Another issue is the fact that while thousands of miles of high-quality highways other than interstates connect the country’s population centers, lack of access to the interstate system is seen by some smaller communities and emerging cities as detrimental to their growth and development. This is particularly the case given that the interstate system includes the country’s main trucking corridors and links to other modes of transportation.

Recent combined state and federal capital spending on the interstates has been approximately $25 billion annually.

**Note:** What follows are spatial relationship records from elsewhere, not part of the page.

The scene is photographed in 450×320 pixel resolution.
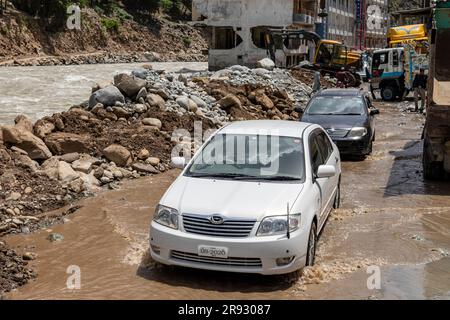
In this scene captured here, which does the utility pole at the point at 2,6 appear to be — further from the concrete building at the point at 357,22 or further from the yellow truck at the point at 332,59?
the concrete building at the point at 357,22

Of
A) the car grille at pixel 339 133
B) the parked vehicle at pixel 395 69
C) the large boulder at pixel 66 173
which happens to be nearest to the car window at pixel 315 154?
the large boulder at pixel 66 173

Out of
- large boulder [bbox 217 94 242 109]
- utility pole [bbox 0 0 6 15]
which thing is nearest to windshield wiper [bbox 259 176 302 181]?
large boulder [bbox 217 94 242 109]

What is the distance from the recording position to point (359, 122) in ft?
44.6

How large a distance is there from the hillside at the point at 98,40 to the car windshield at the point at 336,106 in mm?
31975

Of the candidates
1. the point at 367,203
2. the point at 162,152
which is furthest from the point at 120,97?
the point at 367,203

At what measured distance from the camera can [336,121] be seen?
13.6 metres

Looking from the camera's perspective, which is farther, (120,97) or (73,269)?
(120,97)

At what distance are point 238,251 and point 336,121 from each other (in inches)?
334

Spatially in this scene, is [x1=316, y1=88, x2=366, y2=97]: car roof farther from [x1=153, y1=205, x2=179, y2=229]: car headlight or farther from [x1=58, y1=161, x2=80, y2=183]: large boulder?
[x1=153, y1=205, x2=179, y2=229]: car headlight

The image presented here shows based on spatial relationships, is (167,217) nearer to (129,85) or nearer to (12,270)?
(12,270)

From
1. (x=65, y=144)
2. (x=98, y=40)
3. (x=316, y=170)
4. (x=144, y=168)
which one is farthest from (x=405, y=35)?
→ (x=98, y=40)

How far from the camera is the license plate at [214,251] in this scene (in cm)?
572
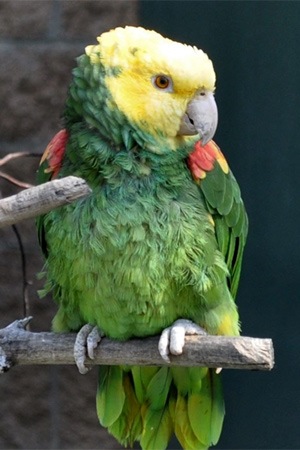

To renew and modernize these highways over the next 20 years, $45 billion to $70 billion will be required annually, depending on uncertainties, such as the rate of growth of vehicle miles traveled, the report observes.

TRB also urges Congress to direct DOT and the Federal Highway Administration (FHWA) to establish criteria for “rightsizing” the interstates—which would extend the system’s length and scope of coverage and seek to minimize the impact of disruptions caused by highway segments that are viewed as intrusive to local communities, such as neighborhood roads used by drayage carriers near ports.

“These criteria should be developed in consultation with states, local communities, highway users and the general public and take into account the needs of growing regions and cities for improved access to the transportation network, as well as the interests of jurisdictions that have been harmed by interstate segments that divide or isolate neighborhoods,” the report states.

TRB also recommends that Congress tell DOT and FHWA—working with states, industry and independent technical experts—to start planning for the transition to more automated and connected vehicle operations.

This should embrace the needed research and updates to Interstate Highway System requirements and standards to ensure that basic intelligent transportation system instrumentation is adopted on a consistent and systemwide basis, TRB says. It stresses that this effort should promote uniformity and other attributes of pavement markings, interchange design and the like should be capable of facilitating eventual interstate use by connected and automated vehicles.